Les fleurs de cerisier, symboles du printemps et du renouveau, n’ont pas fini d’éclore que débutent ce vendredi 21 avril trois jours de réunions de printemps du Fonds monétaire international (FMI) et de la Banque mondiale (BM). Un sommet qui s’annonce en demi-teinte, a prévenu le 12 avril la Directrice générale du FMI Christine Lagarde, en déplacement à Bruxelles. Mme Lagarde a promis ainsi de « bonnes nouvelles », telles que la reprise d’une tendance de croissance : l’économie mondiale est repartie à la hausse, a confirmé le 18 avril Maurice Obstfeld, le directeur du Département de recherche du FMI, avec une croissance de 3,1 % en 2016, et des prévisions de + 3,5 % en 2017 et + 3,6 % pour 2018. Mais Christine Lagarde a également annoncé de « moins bonnes nouvelles » : une productivité mondiale qui, elle, ne croît pas, et la nécessité de s’assurer que ce nouveau moment de croissance soit durable.
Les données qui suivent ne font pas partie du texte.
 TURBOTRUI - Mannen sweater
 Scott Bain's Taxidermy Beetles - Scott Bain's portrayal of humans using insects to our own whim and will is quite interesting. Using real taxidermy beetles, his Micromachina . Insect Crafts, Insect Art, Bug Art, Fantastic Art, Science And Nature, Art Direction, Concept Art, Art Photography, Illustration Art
Du 21 au 23 avril, que peut-on attendre de ces deux institutions alors que leur rôle et l'idéal libéral qu'elles incarnent sont de plus en plus remis en question, partout à travers le monde ? Comment le FMI et la Banque mondiale entendent-ils se positionner sur les nombreux autres défis, du terrorisme au climat, qui font les unes des journaux ?

Mettre fin au commerce international : un suicide à éviter ?

A l’ordre du jour de ces réunions de printemps, le commerce international. Pour le FMI, il n’y a pas de contradictions, mais plutôt une complémentarité entre les politiques nationales et le soutien au développement du commerce international. L’articulation de ces deux politiques serait même une nécessité : « Nous avons besoin à la fois de politiques nationales solides et d’un attachement réel au principe de la coopération internationale », soulignait Christine Lagarde le 12 avril dernier.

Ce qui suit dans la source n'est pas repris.